• _INSTRUCTIONS FOR THE TASK_
Return each line of the items below unchanged, character for character.

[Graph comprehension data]
= = =

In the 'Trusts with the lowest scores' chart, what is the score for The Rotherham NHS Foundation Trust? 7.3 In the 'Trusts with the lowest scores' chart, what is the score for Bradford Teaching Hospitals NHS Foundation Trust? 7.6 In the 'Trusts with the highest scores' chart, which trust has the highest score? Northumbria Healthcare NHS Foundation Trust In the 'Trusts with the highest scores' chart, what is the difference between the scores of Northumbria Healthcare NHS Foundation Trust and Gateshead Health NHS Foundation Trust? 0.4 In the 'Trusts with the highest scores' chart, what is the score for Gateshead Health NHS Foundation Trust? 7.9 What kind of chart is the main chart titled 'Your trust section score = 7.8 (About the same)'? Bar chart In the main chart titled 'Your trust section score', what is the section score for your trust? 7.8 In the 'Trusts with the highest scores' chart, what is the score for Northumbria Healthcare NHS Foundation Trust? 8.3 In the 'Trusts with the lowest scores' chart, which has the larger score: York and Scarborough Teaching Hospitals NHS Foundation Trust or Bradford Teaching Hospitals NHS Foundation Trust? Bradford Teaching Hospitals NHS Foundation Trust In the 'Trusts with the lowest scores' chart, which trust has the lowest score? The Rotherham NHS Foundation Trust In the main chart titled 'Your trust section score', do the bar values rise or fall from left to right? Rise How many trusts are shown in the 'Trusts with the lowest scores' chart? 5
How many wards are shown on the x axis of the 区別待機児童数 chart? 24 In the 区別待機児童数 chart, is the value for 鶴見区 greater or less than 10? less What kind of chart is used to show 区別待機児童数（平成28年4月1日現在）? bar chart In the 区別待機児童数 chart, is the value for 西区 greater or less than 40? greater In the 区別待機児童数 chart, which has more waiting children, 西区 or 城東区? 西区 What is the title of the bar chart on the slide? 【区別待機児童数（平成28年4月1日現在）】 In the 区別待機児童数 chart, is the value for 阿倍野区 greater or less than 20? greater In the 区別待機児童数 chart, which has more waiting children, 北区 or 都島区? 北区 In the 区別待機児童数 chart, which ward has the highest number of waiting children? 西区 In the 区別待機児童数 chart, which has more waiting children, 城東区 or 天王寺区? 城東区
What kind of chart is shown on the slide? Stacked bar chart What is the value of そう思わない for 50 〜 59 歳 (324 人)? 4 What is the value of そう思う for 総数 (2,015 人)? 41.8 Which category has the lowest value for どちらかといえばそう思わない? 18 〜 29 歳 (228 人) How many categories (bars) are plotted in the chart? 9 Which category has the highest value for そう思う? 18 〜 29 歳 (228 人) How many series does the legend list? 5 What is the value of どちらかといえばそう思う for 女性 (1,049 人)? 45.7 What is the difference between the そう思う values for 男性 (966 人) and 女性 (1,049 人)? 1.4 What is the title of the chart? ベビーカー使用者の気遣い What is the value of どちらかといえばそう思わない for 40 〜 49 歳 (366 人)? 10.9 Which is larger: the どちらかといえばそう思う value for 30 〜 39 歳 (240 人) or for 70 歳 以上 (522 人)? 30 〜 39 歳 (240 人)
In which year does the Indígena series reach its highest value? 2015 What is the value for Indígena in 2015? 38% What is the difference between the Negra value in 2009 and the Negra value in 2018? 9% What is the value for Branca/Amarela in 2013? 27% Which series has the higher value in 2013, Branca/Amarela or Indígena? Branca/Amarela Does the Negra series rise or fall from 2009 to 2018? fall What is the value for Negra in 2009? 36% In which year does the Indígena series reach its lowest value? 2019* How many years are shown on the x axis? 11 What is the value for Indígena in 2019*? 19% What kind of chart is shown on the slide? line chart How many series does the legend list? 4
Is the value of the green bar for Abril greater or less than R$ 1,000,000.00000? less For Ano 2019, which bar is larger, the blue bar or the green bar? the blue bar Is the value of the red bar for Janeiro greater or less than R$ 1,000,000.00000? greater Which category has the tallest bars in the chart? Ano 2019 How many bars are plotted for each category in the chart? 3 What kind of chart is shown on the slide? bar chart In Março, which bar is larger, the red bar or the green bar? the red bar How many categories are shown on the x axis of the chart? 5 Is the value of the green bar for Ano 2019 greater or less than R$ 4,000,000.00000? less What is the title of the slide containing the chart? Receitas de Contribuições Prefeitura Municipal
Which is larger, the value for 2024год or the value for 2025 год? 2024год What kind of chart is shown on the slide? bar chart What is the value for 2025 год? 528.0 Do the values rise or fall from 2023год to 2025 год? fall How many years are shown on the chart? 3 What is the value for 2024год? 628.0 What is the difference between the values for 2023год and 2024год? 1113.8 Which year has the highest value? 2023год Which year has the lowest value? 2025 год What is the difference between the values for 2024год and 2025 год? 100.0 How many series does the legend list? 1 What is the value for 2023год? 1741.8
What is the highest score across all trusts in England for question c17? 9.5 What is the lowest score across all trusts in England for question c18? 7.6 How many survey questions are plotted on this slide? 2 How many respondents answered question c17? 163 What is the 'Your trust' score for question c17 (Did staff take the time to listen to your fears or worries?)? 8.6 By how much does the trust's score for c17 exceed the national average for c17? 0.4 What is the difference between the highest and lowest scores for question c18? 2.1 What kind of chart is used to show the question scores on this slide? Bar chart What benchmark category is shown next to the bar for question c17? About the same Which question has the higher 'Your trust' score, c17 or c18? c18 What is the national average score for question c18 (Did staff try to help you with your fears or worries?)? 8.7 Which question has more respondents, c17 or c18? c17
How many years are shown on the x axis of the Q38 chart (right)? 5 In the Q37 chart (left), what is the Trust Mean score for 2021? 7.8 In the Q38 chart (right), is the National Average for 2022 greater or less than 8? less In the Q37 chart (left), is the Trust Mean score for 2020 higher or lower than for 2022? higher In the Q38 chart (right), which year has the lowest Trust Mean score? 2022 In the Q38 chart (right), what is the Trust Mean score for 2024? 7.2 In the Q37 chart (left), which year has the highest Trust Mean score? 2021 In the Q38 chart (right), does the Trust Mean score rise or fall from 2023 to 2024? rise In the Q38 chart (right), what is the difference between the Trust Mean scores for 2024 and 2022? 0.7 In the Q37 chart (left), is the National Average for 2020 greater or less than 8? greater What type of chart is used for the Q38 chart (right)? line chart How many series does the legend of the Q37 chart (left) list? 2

= = =

• _ANSWER SECTION_
In the 'Trusts with the lowest scores' chart, what is the score for The Rotherham NHS Foundation Trust? 7.3 In the 'Trusts with the lowest scores' chart, what is the score for Bradford Teaching Hospitals NHS Foundation Trust? 7.6 In the 'Trusts with the highest scores' chart, which trust has the highest score? Northumbria Healthcare NHS Foundation Trust In the 'Trusts with the highest scores' chart, what is the difference between the scores of Northumbria Healthcare NHS Foundation Trust and Gateshead Health NHS Foundation Trust? 0.4 In the 'Trusts with the highest scores' chart, what is the score for Gateshead Health NHS Foundation Trust? 7.9 What kind of chart is the main chart titled 'Your trust section score = 7.8 (About the same)'? Bar chart In the main chart titled 'Your trust section score', what is the section score for your trust? 7.8 In the 'Trusts with the highest scores' chart, what is the score for Northumbria Healthcare NHS Foundation Trust? 8.3 In the 'Trusts with the lowest scores' chart, which has the larger score: York and Scarborough Teaching Hospitals NHS Foundation Trust or Bradford Teaching Hospitals NHS Foundation Trust? Bradford Teaching Hospitals NHS Foundation Trust In the 'Trusts with the lowest scores' chart, which trust has the lowest score? The Rotherham NHS Foundation Trust In the main chart titled 'Your trust section score', do the bar values rise or fall from left to right? Rise How many trusts are shown in the 'Trusts with the lowest scores' chart? 5
How many wards are shown on the x axis of the 区別待機児童数 chart? 24 In the 区別待機児童数 chart, is the value for 鶴見区 greater or less than 10? less What kind of chart is used to show 区別待機児童数（平成28年4月1日現在）? bar chart In the 区別待機児童数 chart, is the value for 西区 greater or less than 40? greater In the 区別待機児童数 chart, which has more waiting children, 西区 or 城東区? 西区 What is the title of the bar chart on the slide? 【区別待機児童数（平成28年4月1日現在）】 In the 区別待機児童数 chart, is the value for 阿倍野区 greater or less than 20? greater In the 区別待機児童数 chart, which has more waiting children, 北区 or 都島区? 北区 In the 区別待機児童数 chart, which ward has the highest number of waiting children? 西区 In the 区別待機児童数 chart, which has more waiting children, 城東区 or 天王寺区? 城東区
What kind of chart is shown on the slide? Stacked bar chart What is the value of そう思わない for 50 〜 59 歳 (324 人)? 4 What is the value of そう思う for 総数 (2,015 人)? 41.8 Which category has the lowest value for どちらかといえばそう思わない? 18 〜 29 歳 (228 人) How many categories (bars) are plotted in the chart? 9 Which category has the highest value for そう思う? 18 〜 29 歳 (228 人) How many series does the legend list? 5 What is the value of どちらかといえばそう思う for 女性 (1,049 人)? 45.7 What is the difference between the そう思う values for 男性 (966 人) and 女性 (1,049 人)? 1.4 What is the title of the chart? ベビーカー使用者の気遣い What is the value of どちらかといえばそう思わない for 40 〜 49 歳 (366 人)? 10.9 Which is larger: the どちらかといえばそう思う value for 30 〜 39 歳 (240 人) or for 70 歳 以上 (522 人)? 30 〜 39 歳 (240 人)
In which year does the Indígena series reach its highest value? 2015 What is the value for Indígena in 2015? 38% What is the difference between the Negra value in 2009 and the Negra value in 2018? 9% What is the value for Branca/Amarela in 2013? 27% Which series has the higher value in 2013, Branca/Amarela or Indígena? Branca/Amarela Does the Negra series rise or fall from 2009 to 2018? fall What is the value for Negra in 2009? 36% In which year does the Indígena series reach its lowest value? 2019* How many years are shown on the x axis? 11 What is the value for Indígena in 2019*? 19% What kind of chart is shown on the slide? line chart How many series does the legend list? 4
Is the value of the green bar for Abril greater or less than R$ 1,000,000.00000? less For Ano 2019, which bar is larger, the blue bar or the green bar? the blue bar Is the value of the red bar for Janeiro greater or less than R$ 1,000,000.00000? greater Which category has the tallest bars in the chart? Ano 2019 How many bars are plotted for each category in the chart? 3 What kind of chart is shown on the slide? bar chart In Março, which bar is larger, the red bar or the green bar? the red bar How many categories are shown on the x axis of the chart? 5 Is the value of the green bar for Ano 2019 greater or less than R$ 4,000,000.00000? less What is the title of the slide containing the chart? Receitas de Contribuições Prefeitura Municipal
Which is larger, the value for 2024год or the value for 2025 год? 2024год What kind of chart is shown on the slide? bar chart What is the value for 2025 год? 528.0 Do the values rise or fall from 2023год to 2025 год? fall How many years are shown on the chart? 3 What is the value for 2024год? 628.0 What is the difference between the values for 2023год and 2024год? 1113.8 Which year has the highest value? 2023год Which year has the lowest value? 2025 год What is the difference between the values for 2024год and 2025 год? 100.0 How many series does the legend list? 1 What is the value for 2023год? 1741.8
What is the highest score across all trusts in England for question c17? 9.5 What is the lowest score across all trusts in England for question c18? 7.6 How many survey questions are plotted on this slide? 2 How many respondents answered question c17? 163 What is the 'Your trust' score for question c17 (Did staff take the time to listen to your fears or worries?)? 8.6 By how much does the trust's score for c17 exceed the national average for c17? 0.4 What is the difference between the highest and lowest scores for question c18? 2.1 What kind of chart is used to show the question scores on this slide? Bar chart What benchmark category is shown next to the bar for question c17? About the same Which question has the higher 'Your trust' score, c17 or c18? c18 What is the national average score for question c18 (Did staff try to help you with your fears or worries?)? 8.7 Which question has more respondents, c17 or c18? c17
How many years are shown on the x axis of the Q38 chart (right)? 5 In the Q37 chart (left), what is the Trust Mean score for 2021? 7.8 In the Q38 chart (right), is the National Average for 2022 greater or less than 8? less In the Q37 chart (left), is the Trust Mean score for 2020 higher or lower than for 2022? higher In the Q38 chart (right), which year has the lowest Trust Mean score? 2022 In the Q38 chart (right), what is the Trust Mean score for 2024? 7.2 In the Q37 chart (left), which year has the highest Trust Mean score? 2021 In the Q38 chart (right), does the Trust Mean score rise or fall from 2023 to 2024? rise In the Q38 chart (right), what is the difference between the Trust Mean scores for 2024 and 2022? 0.7 In the Q37 chart (left), is the National Average for 2020 greater or less than 8? greater What type of chart is used for the Q38 chart (right)? line chart How many series does the legend of the Q37 chart (left) list? 2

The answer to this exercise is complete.